Какое-то время я пытался вдохнуть в себя воздух; мужичок ревел «Наверх вы, товарищи», Слушатель (пленник своего обыкновенного транса) никого, конечно же, не замечал. Можно было бы тотчас юркнуть за спины статистов, испариться (обстановка подходила для моментальных исчезновений), но шок оказался слишком велик. Пока я размышлял о теории вероятностей, по толпе словно сыпануло горохом. Пропело знакомое «фьють, фьють, фьють». Люди расплескались по сторонам; исчезли все, кроме гармониста, меня и Слушателя. Почему автор этих строк не сбежал? Ведь Слушатель по-прежнему ничего не видел?! Повторюсь, существуют необъяснимые вещи. В итоге я топтался на проклятом пятачке, Большое Ухо всем своим блаженным видом поощрял гармониста на немыслимые коленца, а тот раздирал меха и собственную глотку с остервенением янычара. Наша троица представляла собой настолько идеальную мишень, что снайпер не мог отказаться от искушения выпустить еще одну очередь. Явная бездарность стрелка спасла и на этот раз. Слава Богу, от достаточно близких «фьють» Слушатель и гармонист одновременно проснулись.
– А! – воскликнул Большое Ухо, наконец-то меня разглядев, – пойдем-ка отсюда!

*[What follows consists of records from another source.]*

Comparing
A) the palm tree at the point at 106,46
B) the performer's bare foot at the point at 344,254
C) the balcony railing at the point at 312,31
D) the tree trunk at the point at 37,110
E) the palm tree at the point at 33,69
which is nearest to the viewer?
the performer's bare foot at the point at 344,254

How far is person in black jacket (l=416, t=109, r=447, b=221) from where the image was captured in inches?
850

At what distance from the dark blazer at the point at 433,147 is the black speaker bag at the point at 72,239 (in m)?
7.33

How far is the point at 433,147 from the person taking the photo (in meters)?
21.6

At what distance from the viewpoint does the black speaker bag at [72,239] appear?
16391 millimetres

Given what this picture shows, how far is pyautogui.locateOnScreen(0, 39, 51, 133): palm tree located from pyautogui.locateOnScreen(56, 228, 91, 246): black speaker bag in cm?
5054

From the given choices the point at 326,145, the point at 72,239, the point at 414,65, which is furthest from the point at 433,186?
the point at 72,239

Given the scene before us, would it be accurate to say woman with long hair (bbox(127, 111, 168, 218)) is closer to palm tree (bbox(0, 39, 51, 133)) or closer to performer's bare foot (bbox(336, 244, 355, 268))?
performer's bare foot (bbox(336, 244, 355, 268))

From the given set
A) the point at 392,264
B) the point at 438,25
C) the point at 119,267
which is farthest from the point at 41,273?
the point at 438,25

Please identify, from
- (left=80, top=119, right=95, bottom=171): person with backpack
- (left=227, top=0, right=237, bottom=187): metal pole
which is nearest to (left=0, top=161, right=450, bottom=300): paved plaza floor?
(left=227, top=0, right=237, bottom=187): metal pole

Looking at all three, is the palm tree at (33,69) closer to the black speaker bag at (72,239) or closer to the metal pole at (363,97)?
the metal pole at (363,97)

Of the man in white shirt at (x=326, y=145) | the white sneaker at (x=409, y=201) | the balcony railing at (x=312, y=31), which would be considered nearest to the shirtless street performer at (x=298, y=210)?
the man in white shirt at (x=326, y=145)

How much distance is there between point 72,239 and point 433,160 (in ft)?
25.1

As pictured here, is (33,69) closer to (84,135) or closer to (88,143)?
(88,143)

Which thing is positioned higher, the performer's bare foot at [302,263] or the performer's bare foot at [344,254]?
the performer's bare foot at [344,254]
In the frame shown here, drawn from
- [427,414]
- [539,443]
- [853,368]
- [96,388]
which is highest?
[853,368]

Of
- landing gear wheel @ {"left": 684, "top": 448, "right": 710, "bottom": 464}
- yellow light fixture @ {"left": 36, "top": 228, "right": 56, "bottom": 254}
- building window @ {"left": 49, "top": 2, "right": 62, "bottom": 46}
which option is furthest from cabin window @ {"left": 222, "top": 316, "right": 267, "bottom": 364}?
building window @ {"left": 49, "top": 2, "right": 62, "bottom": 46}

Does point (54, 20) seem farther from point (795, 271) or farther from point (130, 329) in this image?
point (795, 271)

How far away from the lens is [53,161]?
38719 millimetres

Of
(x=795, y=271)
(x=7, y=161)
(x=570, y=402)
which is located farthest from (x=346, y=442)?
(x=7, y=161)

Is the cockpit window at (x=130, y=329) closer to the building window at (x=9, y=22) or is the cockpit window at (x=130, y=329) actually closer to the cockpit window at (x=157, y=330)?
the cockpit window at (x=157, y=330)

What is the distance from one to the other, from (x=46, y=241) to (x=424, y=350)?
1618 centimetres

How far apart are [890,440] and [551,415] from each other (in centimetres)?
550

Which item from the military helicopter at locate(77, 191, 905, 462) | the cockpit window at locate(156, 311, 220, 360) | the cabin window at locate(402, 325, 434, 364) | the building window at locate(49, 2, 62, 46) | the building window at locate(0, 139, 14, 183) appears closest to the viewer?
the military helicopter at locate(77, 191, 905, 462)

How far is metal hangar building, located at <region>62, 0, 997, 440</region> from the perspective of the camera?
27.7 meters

Он схватил меня за рукав и увлек за собой. Я был слишком потрясен его внешним видом (тираннозавр, расхаживающий по набережной в туфлях, штанах и пиджаке от Армани, не смог бы меня так шокировать) и происходившим вокруг. Я вел себя как сомнамбула. Я покорно позволил себя заарканить, а Слушатель заговорил. О, как он заговорил! Как неостановимо, как бурно заговорил он! В нем пробудилось невиданное красноречие; в нем оно забурлило, выплеснулось, подобно прорвавшемуся потоку, и все мгновенно вокруг себя затопило. Я представить не мог, что он способен так говорить; я задохнулся от неожиданности. И о ком повел речь Слушатель посреди всей этой вакханалии на Краснопресненской набережной с ее дымами и запахами, с ее танками, с ее осыпающимся стеклом, с ее «бом-м» и «фьють», с ее толпами, с ее бегающими туда-сюда врачами, с ее оцепеневшими милиционерами и Белым домом, который на глазах превращался в Черный?! Господи! Он заговорил о Гайдне!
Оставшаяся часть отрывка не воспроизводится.